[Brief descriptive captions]

=-=-=-=-=

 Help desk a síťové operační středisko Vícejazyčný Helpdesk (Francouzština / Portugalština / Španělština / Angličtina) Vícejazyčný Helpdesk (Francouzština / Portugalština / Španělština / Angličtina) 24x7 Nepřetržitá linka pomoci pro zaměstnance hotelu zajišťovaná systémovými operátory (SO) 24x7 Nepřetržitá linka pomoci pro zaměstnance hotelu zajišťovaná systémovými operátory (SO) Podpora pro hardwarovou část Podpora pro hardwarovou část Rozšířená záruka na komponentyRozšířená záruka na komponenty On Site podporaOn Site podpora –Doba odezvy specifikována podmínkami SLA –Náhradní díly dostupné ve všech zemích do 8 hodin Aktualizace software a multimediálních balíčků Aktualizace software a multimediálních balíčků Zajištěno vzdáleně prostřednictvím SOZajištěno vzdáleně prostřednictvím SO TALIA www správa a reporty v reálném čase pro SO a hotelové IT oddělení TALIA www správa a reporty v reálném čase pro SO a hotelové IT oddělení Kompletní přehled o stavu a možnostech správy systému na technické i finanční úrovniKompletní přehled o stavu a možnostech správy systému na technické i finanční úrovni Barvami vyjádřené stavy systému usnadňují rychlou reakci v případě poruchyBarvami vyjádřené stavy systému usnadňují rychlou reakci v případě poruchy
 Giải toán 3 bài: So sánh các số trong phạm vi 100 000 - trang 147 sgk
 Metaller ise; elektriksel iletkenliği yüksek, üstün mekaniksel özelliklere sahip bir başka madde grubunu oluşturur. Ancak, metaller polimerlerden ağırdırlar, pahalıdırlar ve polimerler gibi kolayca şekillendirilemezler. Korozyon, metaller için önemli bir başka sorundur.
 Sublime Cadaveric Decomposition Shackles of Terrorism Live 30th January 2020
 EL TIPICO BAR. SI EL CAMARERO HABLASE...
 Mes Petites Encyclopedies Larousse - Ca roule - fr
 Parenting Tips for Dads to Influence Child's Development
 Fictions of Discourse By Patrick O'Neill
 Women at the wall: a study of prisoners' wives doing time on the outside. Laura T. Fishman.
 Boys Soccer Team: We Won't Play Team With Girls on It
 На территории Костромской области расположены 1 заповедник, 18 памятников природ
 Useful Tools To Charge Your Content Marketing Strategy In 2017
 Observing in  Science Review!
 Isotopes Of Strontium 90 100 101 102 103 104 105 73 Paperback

=-=-=-=-=

▸ About this exercise: An exact copy of the line containing "Parenting Tips for" and all lines after it, through the last line of the entries, is the required answer.

▸ Problem solution:
 Parenting Tips for Dads to Influence Child's Development
 Fictions of Discourse By Patrick O'Neill
 Women at the wall: a study of prisoners' wives doing time on the outside. Laura T. Fishman.
 Boys Soccer Team: We Won't Play Team With Girls on It
 На территории Костромской области расположены 1 заповедник, 18 памятников природ
 Useful Tools To Charge Your Content Marketing Strategy In 2017
 Observing in  Science Review!
 Isotopes Of Strontium 90 100 101 102 103 104 105 73 Paperback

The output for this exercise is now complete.